At both the beginning and the end of a yoga class, we sit upright and fold the palms. Bringing the hands to touch each other in this way is a gesture of reverence, often simply called “prayer position.” Placing the hands together in front of the chest brings our attention to the heart region, and to the present moment.
This position can be called Namaskarasana, the pose of respect to the divine within. It can also be called Atmanjali Mudra. Mudra is a gesture or a seal, and Atma is the individual soul. So this is the gesture that brings attention to the innermost core of our being.
So what happens when we assume this posture of folded palms? On the physical level, this position tends to invite a lift and broadening of the chest, which in turn creates space for fuller breathing. As the breath softly spreads, the mind can become passively alert and thoughts may quiet down. With conscious attention on the touch of the thumbs on the breastbone, awareness can descend down from the head and into the heart region.
When we place our attention in the center of the chest, we can experience an almost immediate inner shift. Thoughts loosen their grip and we may get a glimmer of non-conceptual awareness, or awareness of awareness itself.
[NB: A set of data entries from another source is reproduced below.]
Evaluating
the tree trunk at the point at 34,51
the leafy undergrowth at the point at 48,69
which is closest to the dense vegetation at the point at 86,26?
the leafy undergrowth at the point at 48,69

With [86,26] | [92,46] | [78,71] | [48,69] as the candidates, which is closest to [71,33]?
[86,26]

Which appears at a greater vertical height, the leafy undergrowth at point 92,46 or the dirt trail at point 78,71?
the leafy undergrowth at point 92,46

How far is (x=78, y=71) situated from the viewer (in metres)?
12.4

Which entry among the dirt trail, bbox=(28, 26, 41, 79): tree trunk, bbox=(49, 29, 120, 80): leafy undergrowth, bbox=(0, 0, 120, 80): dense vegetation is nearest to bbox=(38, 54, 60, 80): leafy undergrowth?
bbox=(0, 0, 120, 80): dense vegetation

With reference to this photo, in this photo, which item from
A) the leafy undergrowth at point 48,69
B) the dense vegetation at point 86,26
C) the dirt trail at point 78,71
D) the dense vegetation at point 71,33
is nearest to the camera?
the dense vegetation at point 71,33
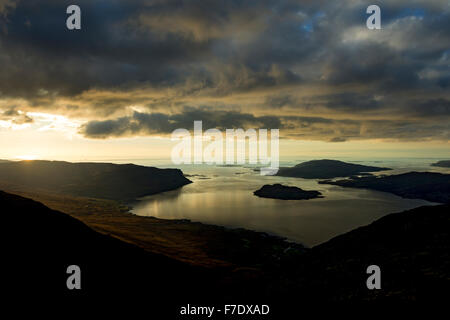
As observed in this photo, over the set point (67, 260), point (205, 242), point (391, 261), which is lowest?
point (205, 242)

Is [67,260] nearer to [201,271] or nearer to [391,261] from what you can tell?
[201,271]

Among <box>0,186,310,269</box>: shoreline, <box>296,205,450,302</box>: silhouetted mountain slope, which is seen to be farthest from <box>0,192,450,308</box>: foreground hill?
<box>0,186,310,269</box>: shoreline

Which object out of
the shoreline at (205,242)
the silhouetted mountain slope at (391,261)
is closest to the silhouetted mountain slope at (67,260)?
the silhouetted mountain slope at (391,261)

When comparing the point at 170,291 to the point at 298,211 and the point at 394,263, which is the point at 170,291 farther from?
the point at 298,211

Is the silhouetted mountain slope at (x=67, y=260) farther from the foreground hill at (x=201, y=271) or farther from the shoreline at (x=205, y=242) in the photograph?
the shoreline at (x=205, y=242)

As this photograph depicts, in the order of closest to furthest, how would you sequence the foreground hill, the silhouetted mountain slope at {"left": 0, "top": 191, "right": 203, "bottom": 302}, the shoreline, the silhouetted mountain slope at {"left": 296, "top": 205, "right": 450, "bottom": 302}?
the silhouetted mountain slope at {"left": 296, "top": 205, "right": 450, "bottom": 302} < the foreground hill < the silhouetted mountain slope at {"left": 0, "top": 191, "right": 203, "bottom": 302} < the shoreline

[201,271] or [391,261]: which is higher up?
[391,261]

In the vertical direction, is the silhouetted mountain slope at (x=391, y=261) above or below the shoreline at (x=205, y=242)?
above

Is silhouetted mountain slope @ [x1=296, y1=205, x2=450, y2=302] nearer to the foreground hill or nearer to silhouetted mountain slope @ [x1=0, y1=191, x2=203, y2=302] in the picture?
the foreground hill

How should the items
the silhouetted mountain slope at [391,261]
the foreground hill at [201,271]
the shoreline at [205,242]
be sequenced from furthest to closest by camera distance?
the shoreline at [205,242], the foreground hill at [201,271], the silhouetted mountain slope at [391,261]

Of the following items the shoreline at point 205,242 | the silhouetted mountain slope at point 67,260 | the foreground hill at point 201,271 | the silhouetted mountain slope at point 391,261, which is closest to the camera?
the silhouetted mountain slope at point 391,261

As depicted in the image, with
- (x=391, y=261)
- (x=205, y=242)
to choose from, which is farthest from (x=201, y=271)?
(x=205, y=242)

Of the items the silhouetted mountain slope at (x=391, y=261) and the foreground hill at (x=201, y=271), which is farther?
the foreground hill at (x=201, y=271)

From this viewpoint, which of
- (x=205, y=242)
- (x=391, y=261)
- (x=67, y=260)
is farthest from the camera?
(x=205, y=242)
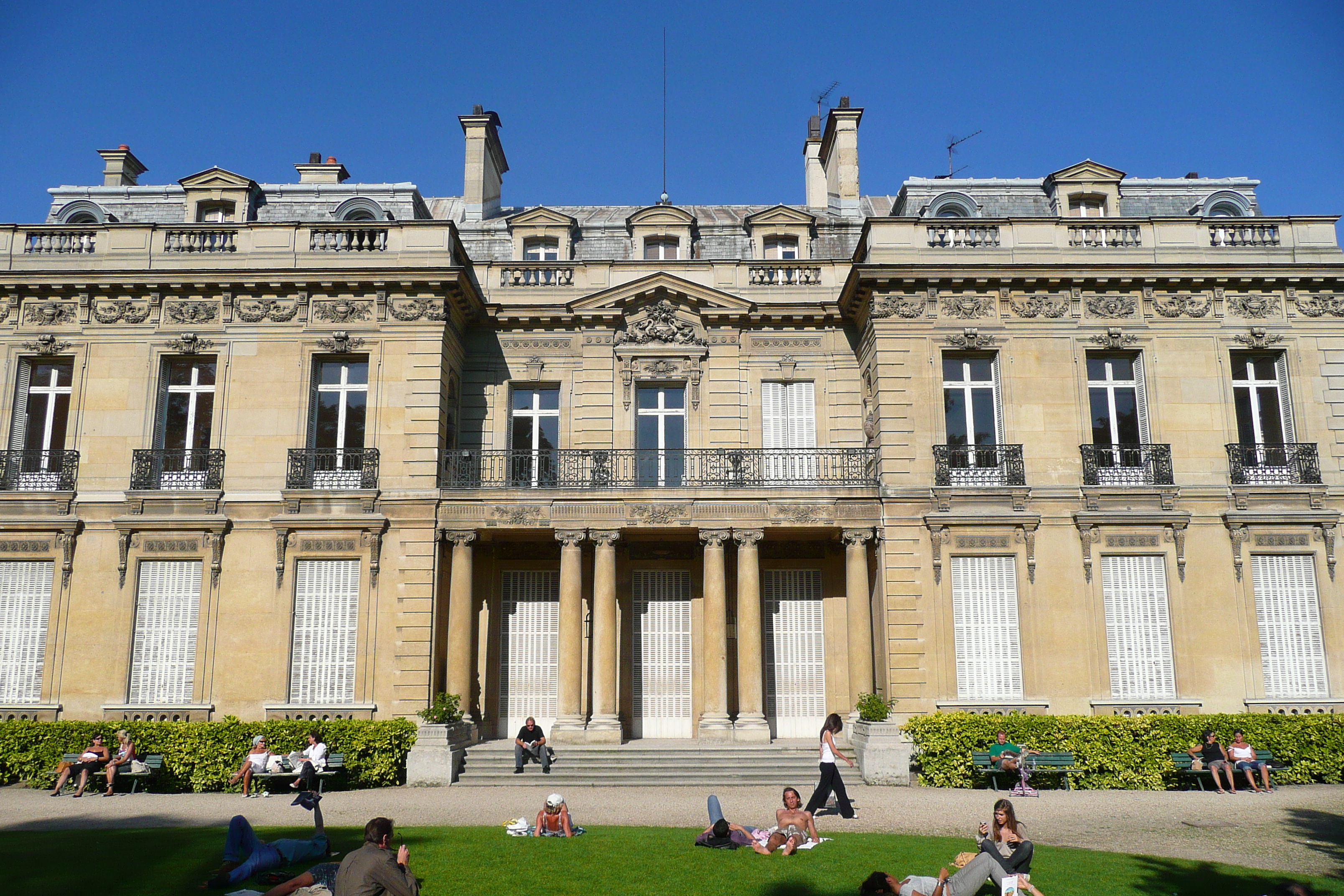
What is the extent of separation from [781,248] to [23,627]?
17969 mm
The head is said to be the center of the ego and the everyday mind, and the heart is the abode of the soul, or as B.K.S. Iyengar has written, “the citadel of the Self.” The brain sifts through the past and plans for the the future, while the heart resides in the eternal now.
The ability to think clearly and use our brains is clearly crucial to our lives, yet we also need to cultivate the quietly attentive experience of heart-centered awareness. In this mode, we may access our inner spiritual wisdom, the intuitive guidance that helps us make fine-tuned value judgements. From the intelligence of the heart, known as buddhi, we can discern the best way forward, in a way sometimes completely inaccessible to the brain.
The first word in the Yoga Sutras of Patanjali is atha, which means now. How appropriate that we have the method of folding the palms to bring ourselves back to the present each time we practice yoga.